# TASK 1
In the piece on neuroscience methodology below, condense the paragraph beginning "The interesting, but not entirely novel" into one sentence that keeps its main facts.

# EXTRACT
— Start —

This week we focused on a very recent paper that is making some waves in neuroscience and cognitive science in general (as shown by discussions taking place here and here). Krakauer and colleagues are making two distinct criticisms of the modern neuroscientific methodology:
- An argument based on Marr’s (1982/2010) three levels of analysis (computational, algorithmic, and implementational) about the insufficiency of trying to make explanatory inferences from the neural wiring of the brain to how behaviour is enacted.
- An argument about the need for ecological validity – i.e. the need for a robust notion of the specific behaviour that is relevant to how the organism behaves in the real world that can then be tested and correlated with neural-activations that are being monitored.
This second argument is part of a more general critique/call for methodologies in cognitive science to be more relevant to how cognition takes place “in the wild”. This is something that we have discussed in previous weeks (for instance see week 3 and week 8). So I will not focus on it here except to note that several members of the group felt that Krakauer and colleagues failed to adequately distinguish between these two arguments which are not necessarily related.
The interesting, but not entirely novel (as they acknowledge), argument is the claim that standard methodology in modern neuroscience – driven by advances in technology and techniques for examining a range of processes within the skull – is based on a flawed implicit assumption. Viz. that by solely focusing on the neural level we will eventually be able to reverse engineer an explanation of the behaviour of an organism.
Part of this argument relies on Marr’s three levels so I will briefly summarise these before continuing:
- Computational level: the abstract task that the system is attempting to perform (e.g. flight)
- Algorithmic level: the representations and algorithms that are enacted in order to achieve the task (e.g. a bird flapping its wings)
- Implementational level: the physical medium that instantiates or realises the algorithms (e.g. feathers and flight musculature of the bird)
Krakauer and colleagues claim that the standard methodological practice in modern cognitive neuroscience is to study and intervene on the neural or implementational level and ignore the two other two levels. However, it has recently been demonstrated on a much more simplistic processor than a brain – a microprocessor – that this simply wont work. Jonas & Kording (2017) took the standard strategy of focusing solely on the implementational level and tried to make inferences back to the algorithms being enacted towards a specific computational goal (in this case the classic old-school computer games Donkey Kong, Space Invaders, and Pitfall). And they showed that this could not be reverse engineered. A crucial point here is that in the case of the microprocessor we have a very good understanding of what is going on at the algorithmic and computational level. So the fact that these could not be adequately reverse engineered from the implementational level in this exceeding simple case makes it highly dubious that this is a viable research strategy in the case of the brain – which is orders of magnitude more complex – and in which there are issues such as degeneracy and multiple realizability.

— End —

# MATERIAL PROVIDED
— Start —

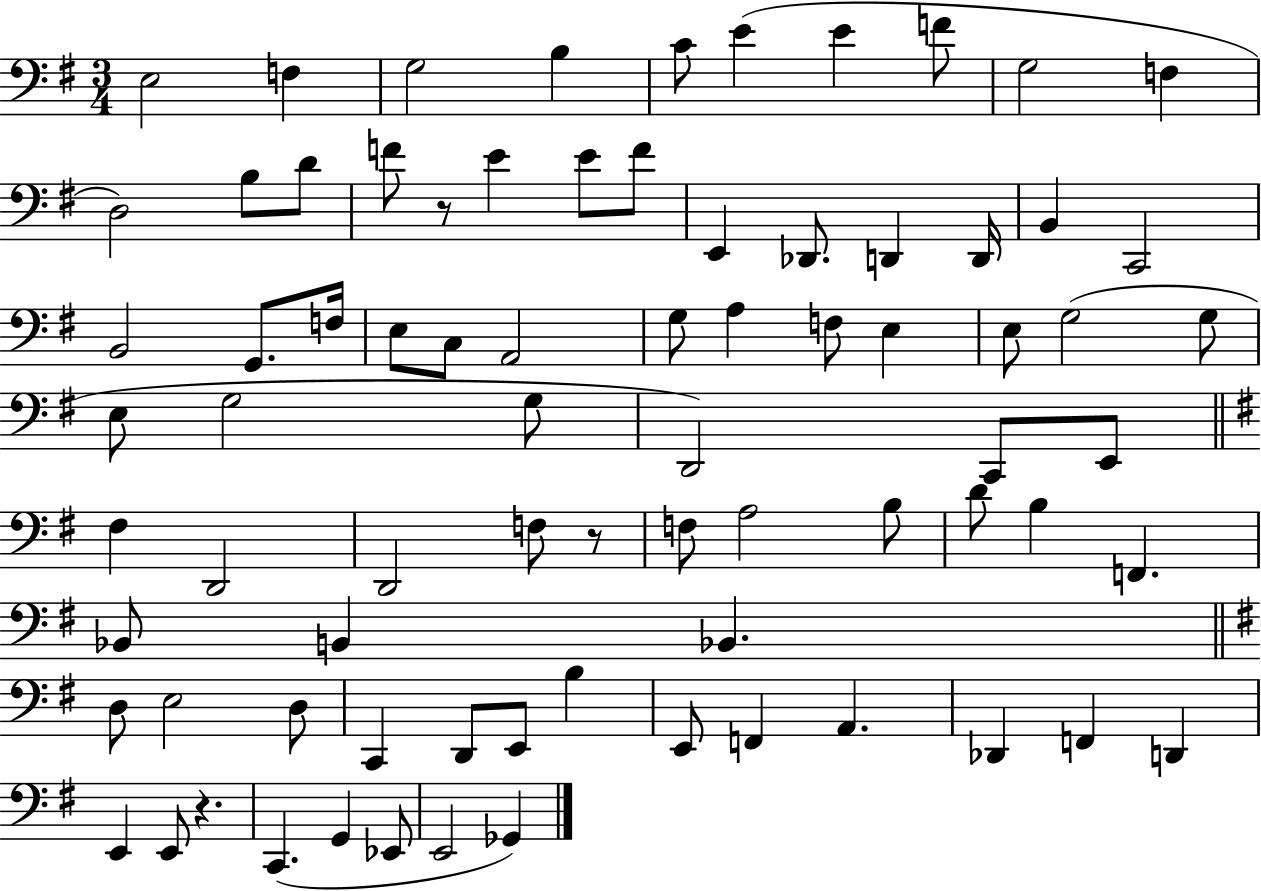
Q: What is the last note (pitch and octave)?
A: Gb2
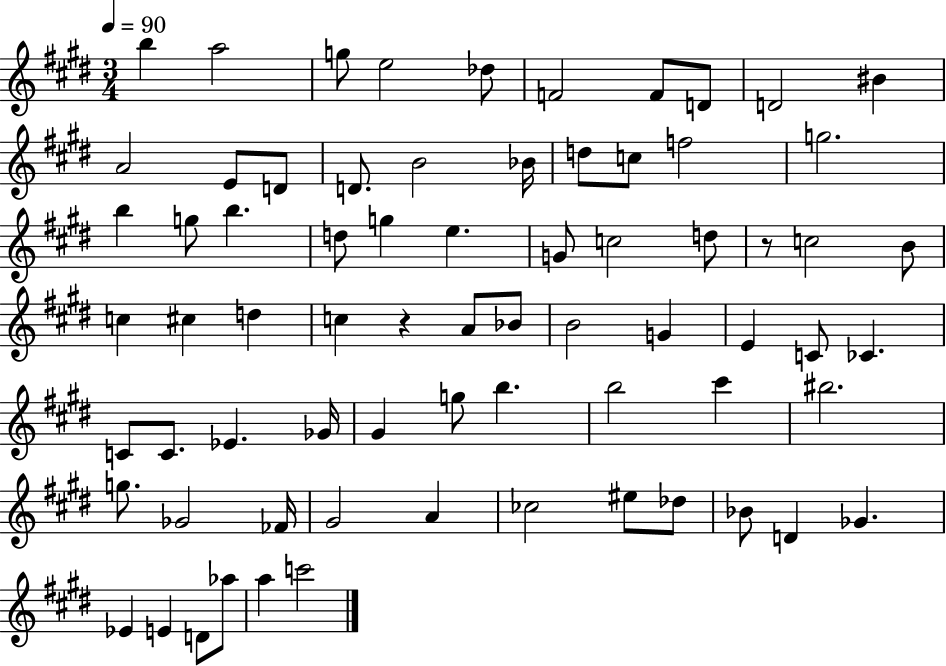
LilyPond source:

{
  \clef treble
  \numericTimeSignature
  \time 3/4
  \key e \major
  \tempo 4 = 90
  b''4 a''2 | g''8 e''2 des''8 | f'2 f'8 d'8 | d'2 bis'4 | \break a'2 e'8 d'8 | d'8. b'2 bes'16 | d''8 c''8 f''2 | g''2. | \break b''4 g''8 b''4. | d''8 g''4 e''4. | g'8 c''2 d''8 | r8 c''2 b'8 | \break c''4 cis''4 d''4 | c''4 r4 a'8 bes'8 | b'2 g'4 | e'4 c'8 ces'4. | \break c'8 c'8. ees'4. ges'16 | gis'4 g''8 b''4. | b''2 cis'''4 | bis''2. | \break g''8. ges'2 fes'16 | gis'2 a'4 | ces''2 eis''8 des''8 | bes'8 d'4 ges'4. | \break ees'4 e'4 d'8 aes''8 | a''4 c'''2 | \bar "|."
}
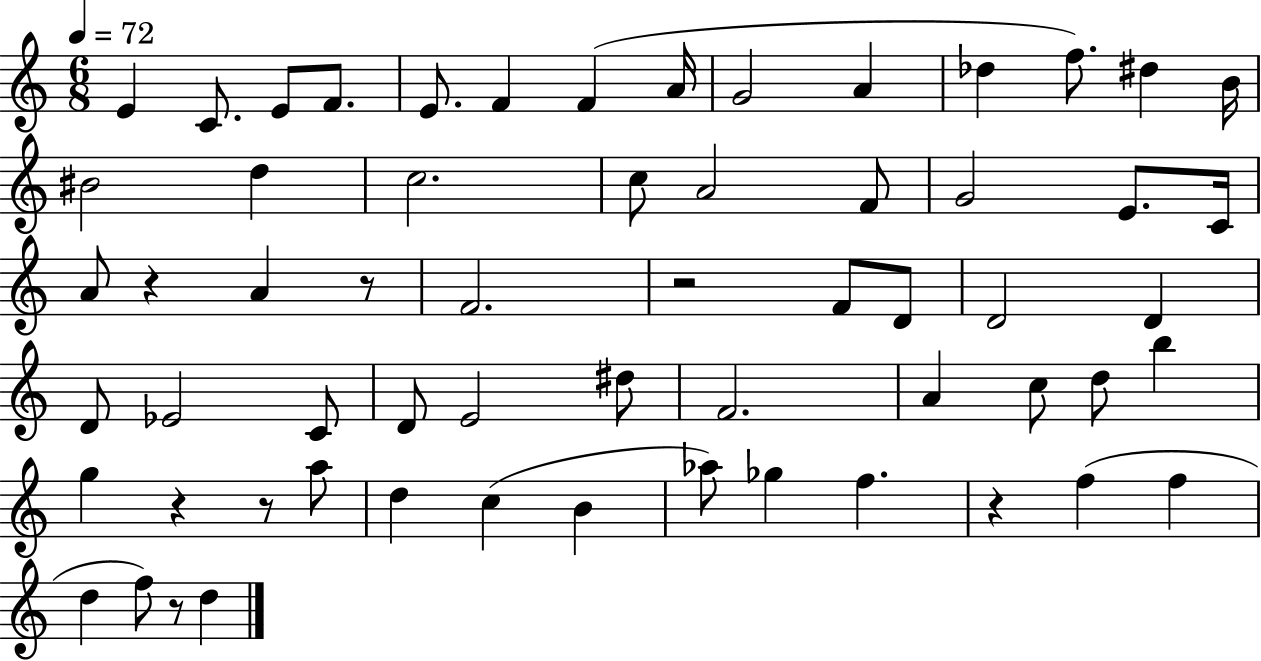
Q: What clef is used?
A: treble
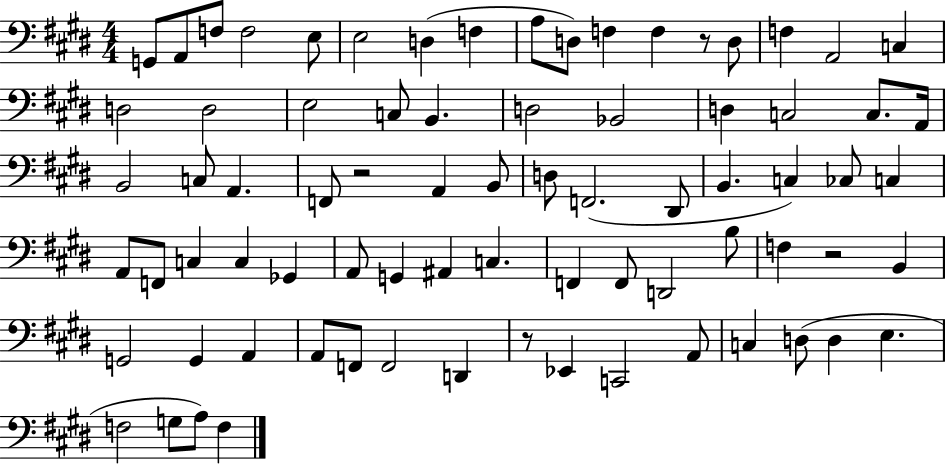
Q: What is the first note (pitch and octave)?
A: G2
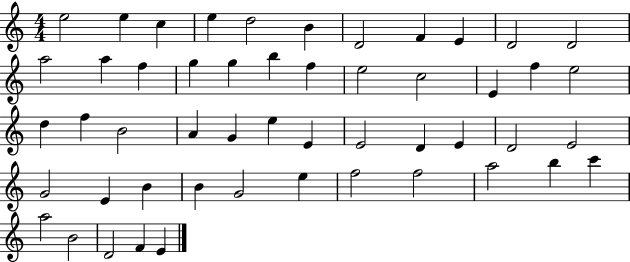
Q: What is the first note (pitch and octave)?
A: E5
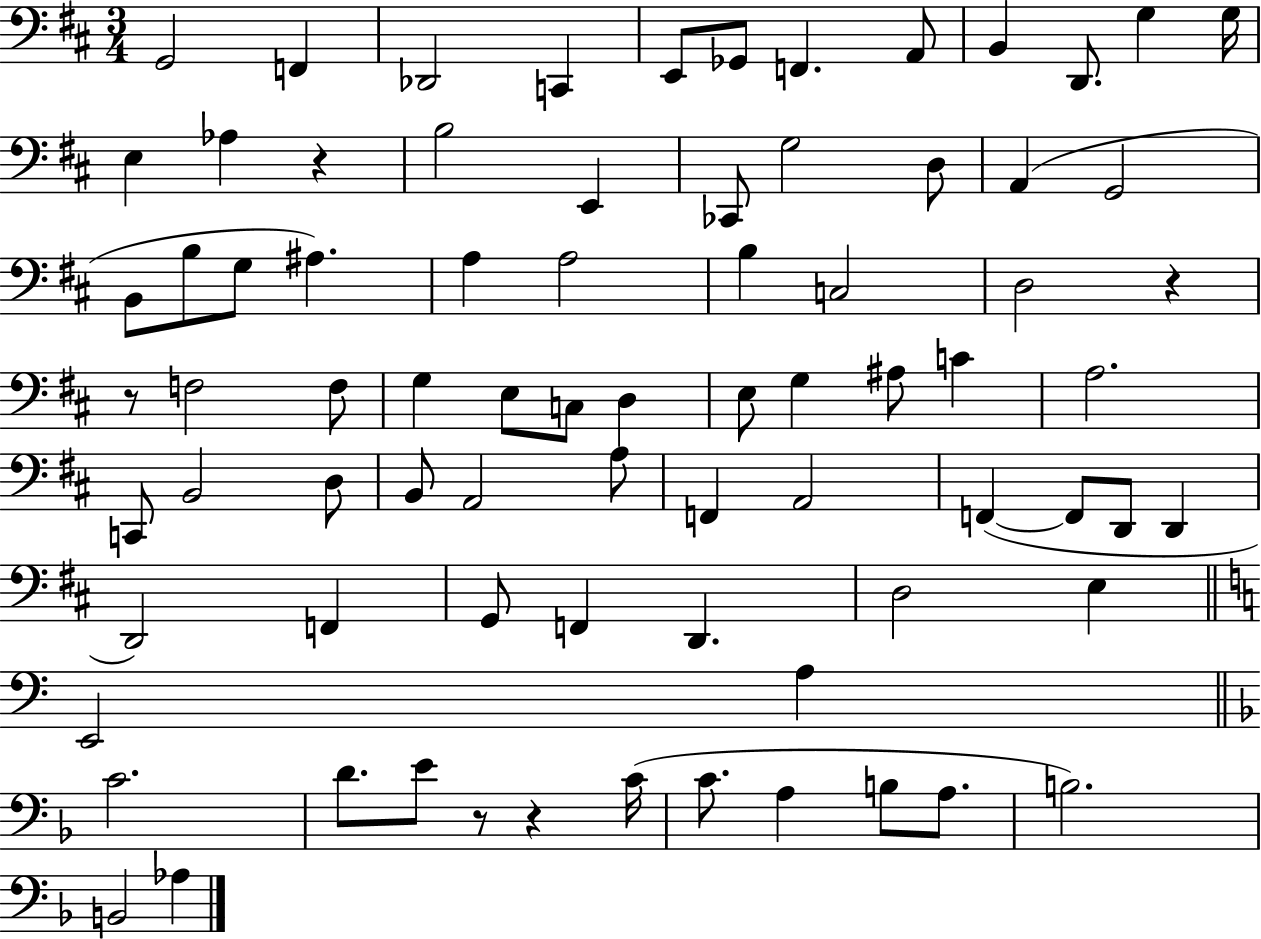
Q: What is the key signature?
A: D major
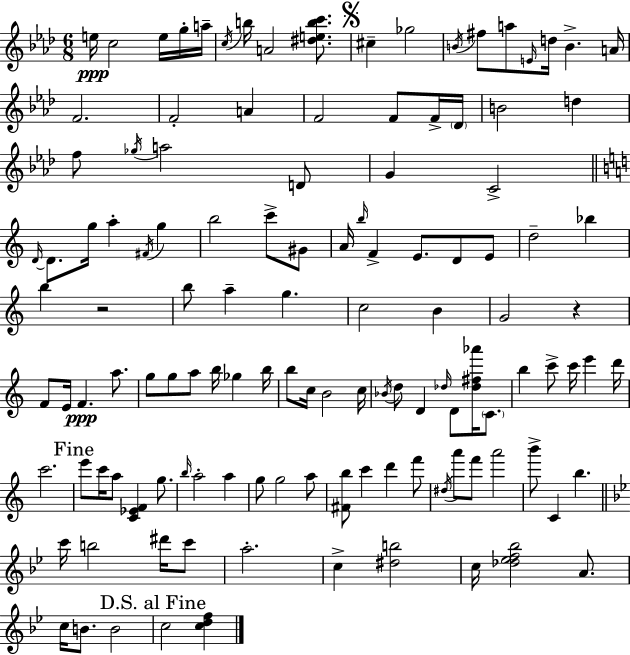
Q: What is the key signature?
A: AES major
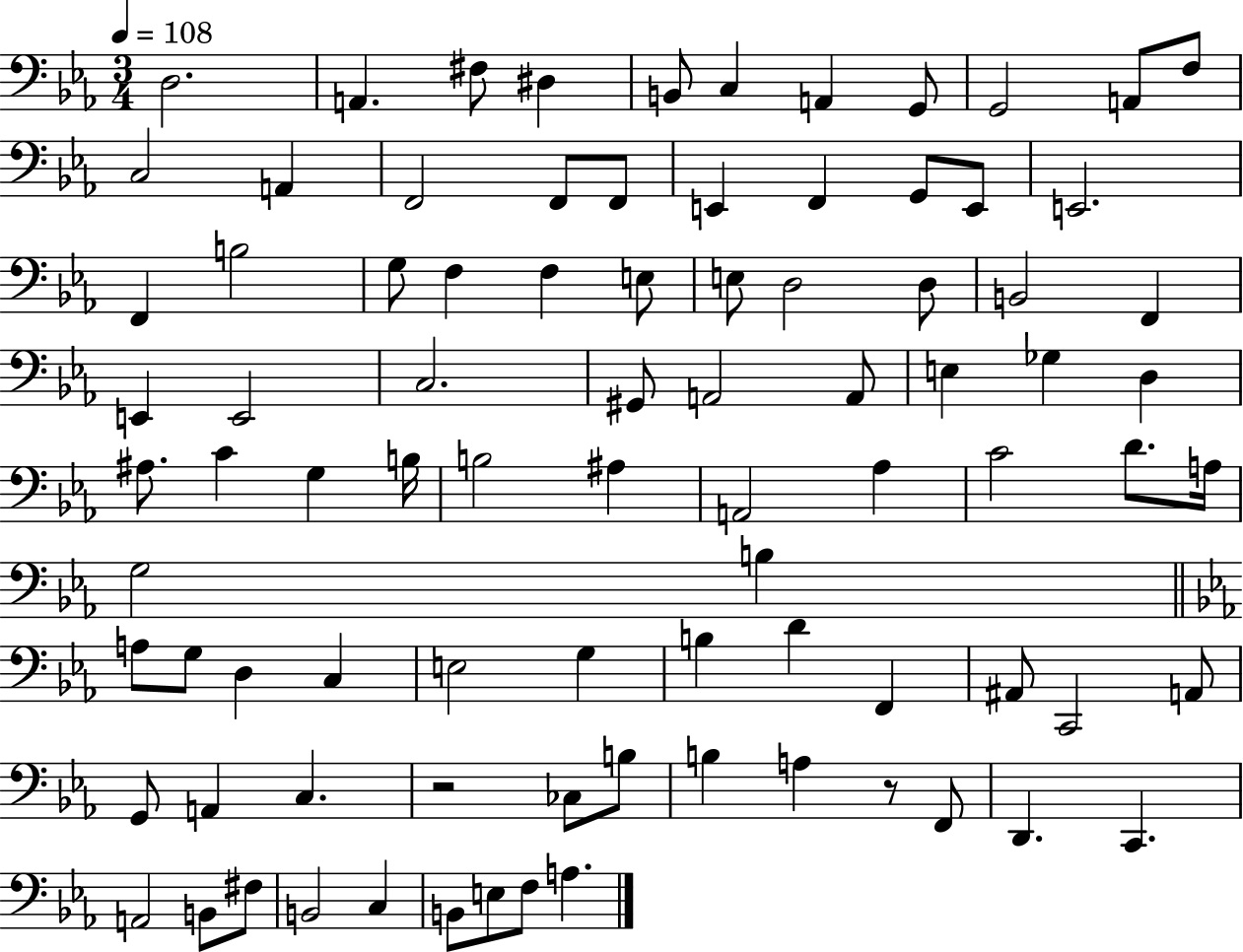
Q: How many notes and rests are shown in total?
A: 87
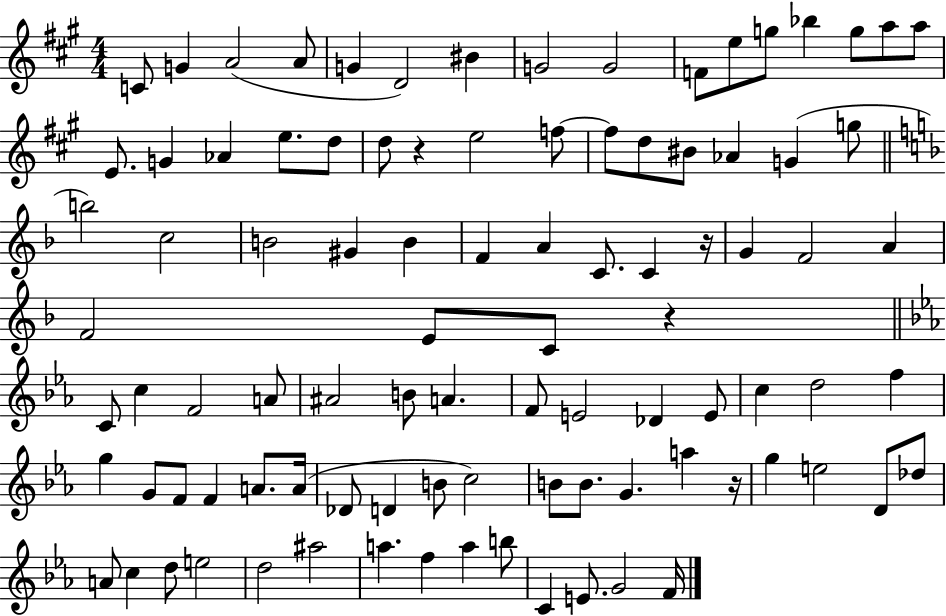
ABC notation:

X:1
T:Untitled
M:4/4
L:1/4
K:A
C/2 G A2 A/2 G D2 ^B G2 G2 F/2 e/2 g/2 _b g/2 a/2 a/2 E/2 G _A e/2 d/2 d/2 z e2 f/2 f/2 d/2 ^B/2 _A G g/2 b2 c2 B2 ^G B F A C/2 C z/4 G F2 A F2 E/2 C/2 z C/2 c F2 A/2 ^A2 B/2 A F/2 E2 _D E/2 c d2 f g G/2 F/2 F A/2 A/4 _D/2 D B/2 c2 B/2 B/2 G a z/4 g e2 D/2 _d/2 A/2 c d/2 e2 d2 ^a2 a f a b/2 C E/2 G2 F/4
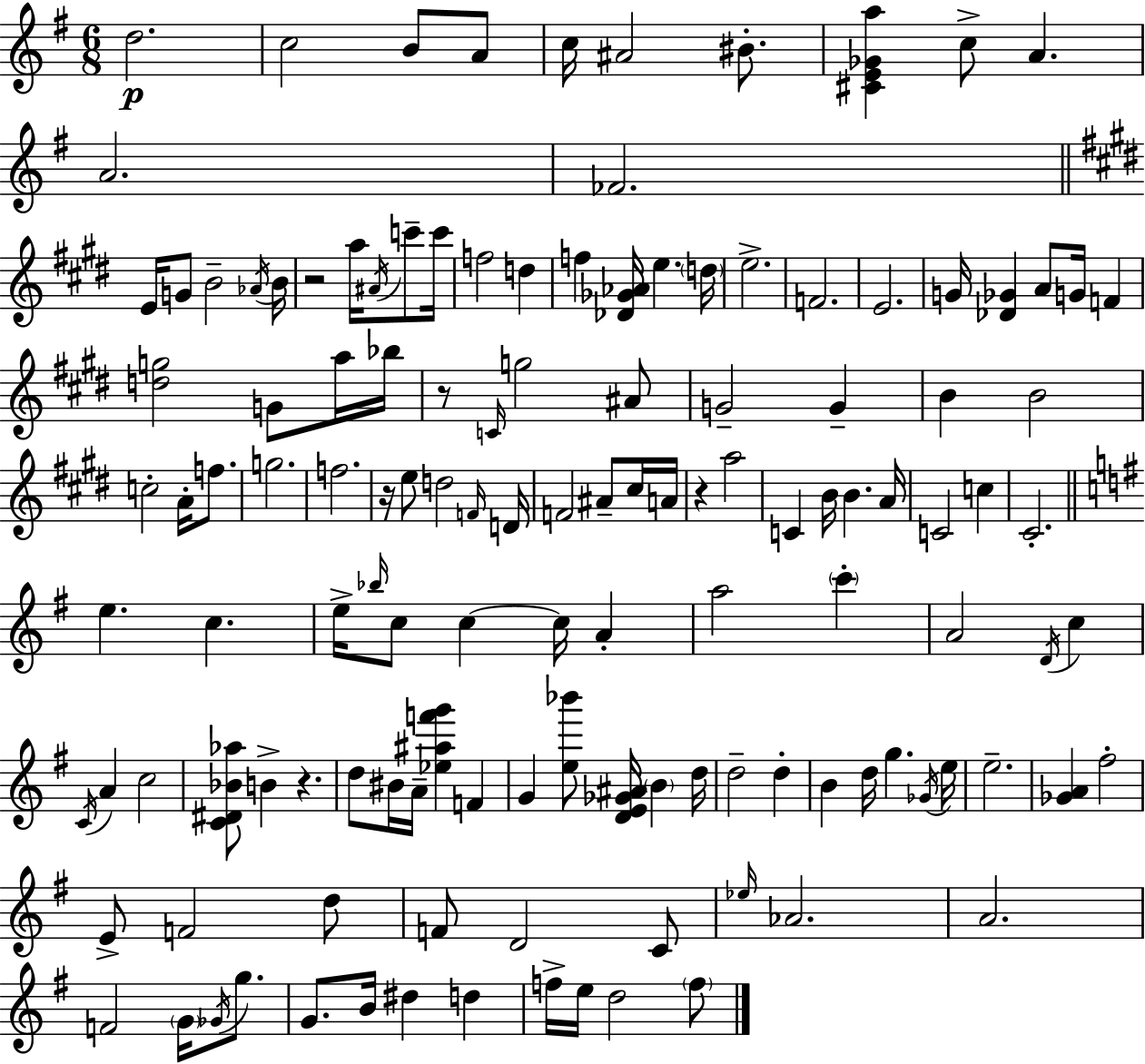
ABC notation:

— End —

# TASK 2
Rewrite all of the rows above with "pitch and octave" replaced by "pitch name and octave" and everything else unchanged. Leave the pictures out.

# TASK ANSWER 1
The paper's more interesting argument, which its authors admit is not entirely new, is that modern neuroscience's standard methodology, driven by advances in technology and in techniques for examining processes within the skull, rests on a flawed implicit assumption: that focusing solely on the neural level will eventually let researchers reverse engineer an explanation of an organism's behavior.

# TASK ANSWER 2
Q: What is the last note (pitch name and octave)?
A: Gb2
LilyPond source:

{
  \clef treble
  \numericTimeSignature
  \time 3/4
  \key e \major
  \tempo 4 = 90
  b''4 a''2 | g''8 e''2 des''8 | f'2 f'8 d'8 | d'2 bis'4 | \break a'2 e'8 d'8 | d'8. b'2 bes'16 | d''8 c''8 f''2 | g''2. | \break b''4 g''8 b''4. | d''8 g''4 e''4. | g'8 c''2 d''8 | r8 c''2 b'8 | \break c''4 cis''4 d''4 | c''4 r4 a'8 bes'8 | b'2 g'4 | e'4 c'8 ces'4. | \break c'8 c'8. ees'4. ges'16 | gis'4 g''8 b''4. | b''2 cis'''4 | bis''2. | \break g''8. ges'2 fes'16 | gis'2 a'4 | ces''2 eis''8 des''8 | bes'8 d'4 ges'4. | \break ees'4 e'4 d'8 aes''8 | a''4 c'''2 | \bar "|."
}
Q: What clef is used?
A: treble
Q: What is the first note (pitch name and octave)?
A: G2
Q: What is the first note (pitch name and octave)?
A: E5
Q: What is the key signature?
A: D major
Q: What is the key signature?
A: AES major
Q: How many notes and rests are shown in total?
A: 87
ABC notation:

X:1
T:Untitled
M:4/4
L:1/4
K:A
C/2 G A2 A/2 G D2 ^B G2 G2 F/2 e/2 g/2 _b g/2 a/2 a/2 E/2 G _A e/2 d/2 d/2 z e2 f/2 f/2 d/2 ^B/2 _A G g/2 b2 c2 B2 ^G B F A C/2 C z/4 G F2 A F2 E/2 C/2 z C/2 c F2 A/2 ^A2 B/2 A F/2 E2 _D E/2 c d2 f g G/2 F/2 F A/2 A/4 _D/2 D B/2 c2 B/2 B/2 G a z/4 g e2 D/2 _d/2 A/2 c d/2 e2 d2 ^a2 a f a b/2 C E/2 G2 F/4
ABC notation:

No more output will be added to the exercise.